[Opening Provided text section]
I went to the window. Nothing. I opened the patio doors and the sound increased twenty-fold, accompanied by splashing sounds as many small bodies dived for cover beneath the surface of the pond. Frogs. Dozens of frogs. Twosomes, threesomes... I counted 42 in all, and the next day the surface of the pond was festooned with frogspawn. I enjoyed watching the tadpoles hatch into froglets, though I assume the fish ate a good deal of them.

The next year there were fewer pairs, and the following year even less. Last year, there were only two pairs and this year, sadly, none at all. Next door's voracious Bengal cats that chase and kill anything that moves were responsible for some deaths, but I fear ranavirus, or 'red leg', is probably to blame for the decline. I would be interested to hear if anyone else has noticed a similar local decline.
[Closing Provided text section]
# Exercise 1
According to the pond passage, how many frogs were counted in all?
# Exercise 2
Copy the stretch of the pond passage from "I went to the" through "deal of them." word for word.
# Exercise 3
List every frog life stage that the pond passage names, including eggs.
[Opening Data section section]
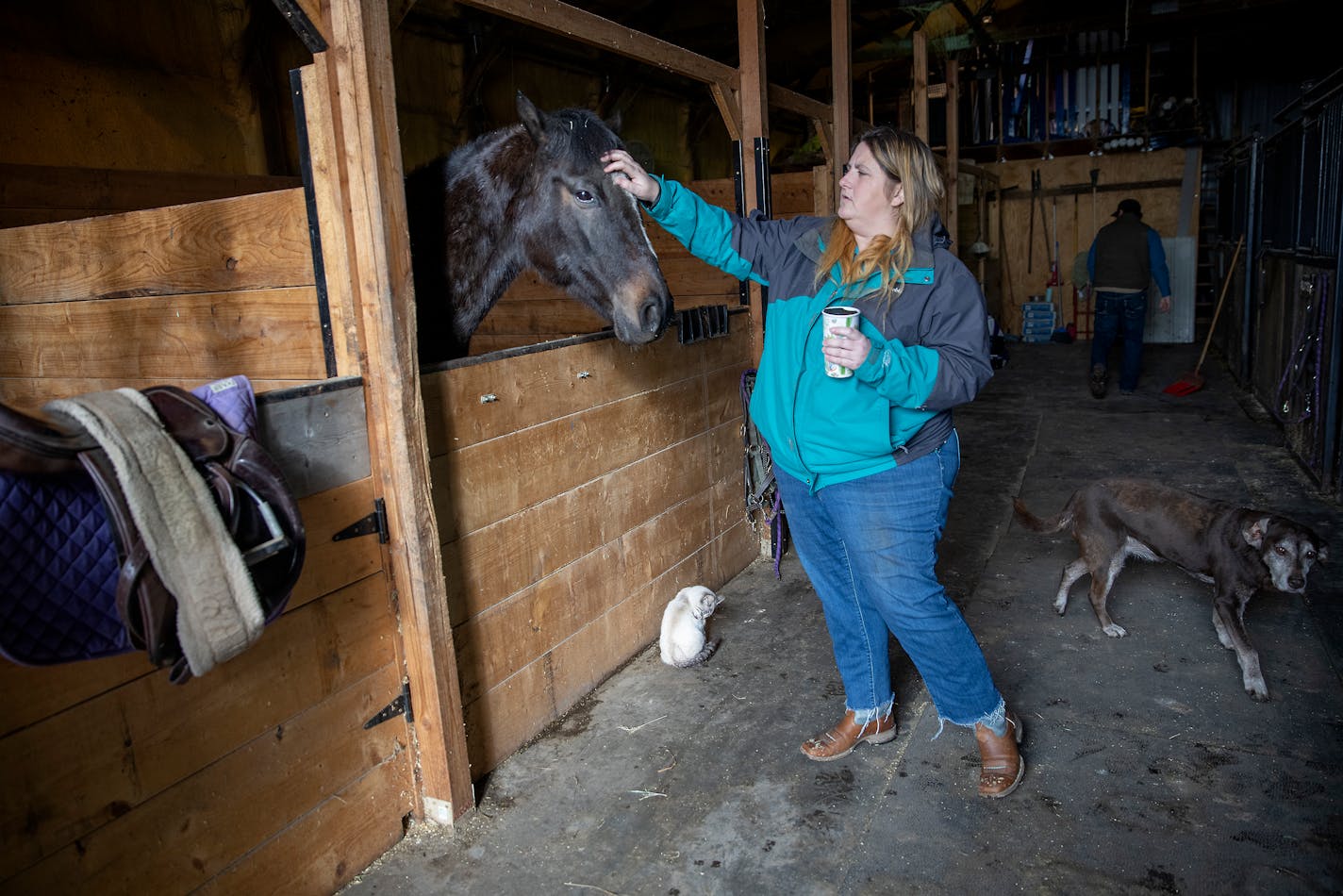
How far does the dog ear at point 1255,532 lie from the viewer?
2836 mm

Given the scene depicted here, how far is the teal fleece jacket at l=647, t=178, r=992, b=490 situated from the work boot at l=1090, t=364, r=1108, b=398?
20.8 feet

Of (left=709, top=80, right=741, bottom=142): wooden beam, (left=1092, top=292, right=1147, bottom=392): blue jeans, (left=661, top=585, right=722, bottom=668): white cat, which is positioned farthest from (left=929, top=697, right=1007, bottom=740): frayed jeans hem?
(left=1092, top=292, right=1147, bottom=392): blue jeans

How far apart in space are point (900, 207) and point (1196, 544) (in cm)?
179

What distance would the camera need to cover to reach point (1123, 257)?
27.1ft

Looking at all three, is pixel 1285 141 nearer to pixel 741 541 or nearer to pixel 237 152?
pixel 741 541

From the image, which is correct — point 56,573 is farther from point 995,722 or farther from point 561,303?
point 561,303

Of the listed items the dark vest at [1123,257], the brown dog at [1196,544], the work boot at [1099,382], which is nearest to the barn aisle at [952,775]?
the brown dog at [1196,544]

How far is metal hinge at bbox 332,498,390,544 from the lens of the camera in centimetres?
198

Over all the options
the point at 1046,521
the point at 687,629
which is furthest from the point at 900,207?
the point at 1046,521

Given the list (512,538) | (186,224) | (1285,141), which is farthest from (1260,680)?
(1285,141)

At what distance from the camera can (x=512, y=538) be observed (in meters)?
2.53

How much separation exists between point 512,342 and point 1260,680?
346 centimetres

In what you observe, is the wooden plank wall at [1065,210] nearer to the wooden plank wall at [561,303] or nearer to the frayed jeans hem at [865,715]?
the wooden plank wall at [561,303]

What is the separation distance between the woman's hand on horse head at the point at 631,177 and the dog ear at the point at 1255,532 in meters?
2.18
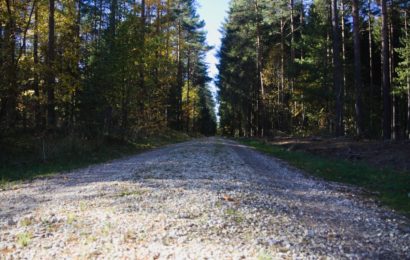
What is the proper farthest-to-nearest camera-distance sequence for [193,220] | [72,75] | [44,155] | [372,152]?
1. [72,75]
2. [372,152]
3. [44,155]
4. [193,220]

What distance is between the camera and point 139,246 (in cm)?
501

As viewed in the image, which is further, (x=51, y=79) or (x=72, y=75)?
(x=72, y=75)

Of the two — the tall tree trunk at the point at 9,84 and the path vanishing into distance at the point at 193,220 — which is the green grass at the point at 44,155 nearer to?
the tall tree trunk at the point at 9,84

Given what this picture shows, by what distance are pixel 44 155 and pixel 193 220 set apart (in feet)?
35.6

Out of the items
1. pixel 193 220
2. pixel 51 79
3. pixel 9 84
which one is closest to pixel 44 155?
pixel 9 84

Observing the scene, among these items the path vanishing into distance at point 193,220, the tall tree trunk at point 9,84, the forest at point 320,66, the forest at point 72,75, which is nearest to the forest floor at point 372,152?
the forest at point 320,66

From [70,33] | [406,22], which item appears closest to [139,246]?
[70,33]

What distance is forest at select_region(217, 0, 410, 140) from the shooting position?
30.8 metres

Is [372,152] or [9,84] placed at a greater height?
[9,84]

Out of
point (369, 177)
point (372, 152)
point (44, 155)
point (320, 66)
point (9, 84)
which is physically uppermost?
point (320, 66)

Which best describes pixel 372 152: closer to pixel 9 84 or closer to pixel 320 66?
pixel 9 84

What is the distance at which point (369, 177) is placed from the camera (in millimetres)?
12508

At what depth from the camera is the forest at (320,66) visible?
101 feet

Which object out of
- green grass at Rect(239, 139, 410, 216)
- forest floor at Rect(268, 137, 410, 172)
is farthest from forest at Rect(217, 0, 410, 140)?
green grass at Rect(239, 139, 410, 216)
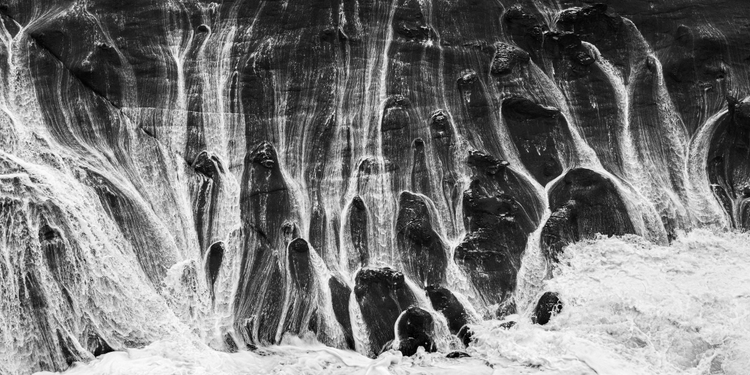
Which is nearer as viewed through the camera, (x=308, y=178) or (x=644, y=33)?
(x=308, y=178)

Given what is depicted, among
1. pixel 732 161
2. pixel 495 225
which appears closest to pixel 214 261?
pixel 495 225

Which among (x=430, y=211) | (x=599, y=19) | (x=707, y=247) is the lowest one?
(x=707, y=247)

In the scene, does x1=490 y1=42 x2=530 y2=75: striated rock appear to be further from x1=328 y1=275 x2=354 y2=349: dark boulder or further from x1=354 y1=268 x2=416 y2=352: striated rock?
x1=328 y1=275 x2=354 y2=349: dark boulder

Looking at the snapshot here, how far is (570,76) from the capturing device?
23000mm

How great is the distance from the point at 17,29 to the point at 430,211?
1070 centimetres

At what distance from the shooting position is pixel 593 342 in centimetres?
1784

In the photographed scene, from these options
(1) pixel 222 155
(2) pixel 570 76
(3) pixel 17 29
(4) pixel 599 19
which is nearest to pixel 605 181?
(2) pixel 570 76

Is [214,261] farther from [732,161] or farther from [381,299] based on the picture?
[732,161]

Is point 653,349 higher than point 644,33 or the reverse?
the reverse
[Closing Data section section]
# Task result 1
42

# Task result 2
I went to the window. Nothing. I opened the patio doors and the sound increased twenty-fold, accompanied by splashing sounds as many small bodies dived for cover beneath the surface of the pond. Frogs. Dozens of frogs. Twosomes, threesomes... I counted 42 in all, and the next day the surface of the pond was festooned with frogspawn. I enjoyed watching the tadpoles hatch into froglets, though I assume the fish ate a good deal of them.

# Task result 3
frogs, frogspawn, tadpoles, froglets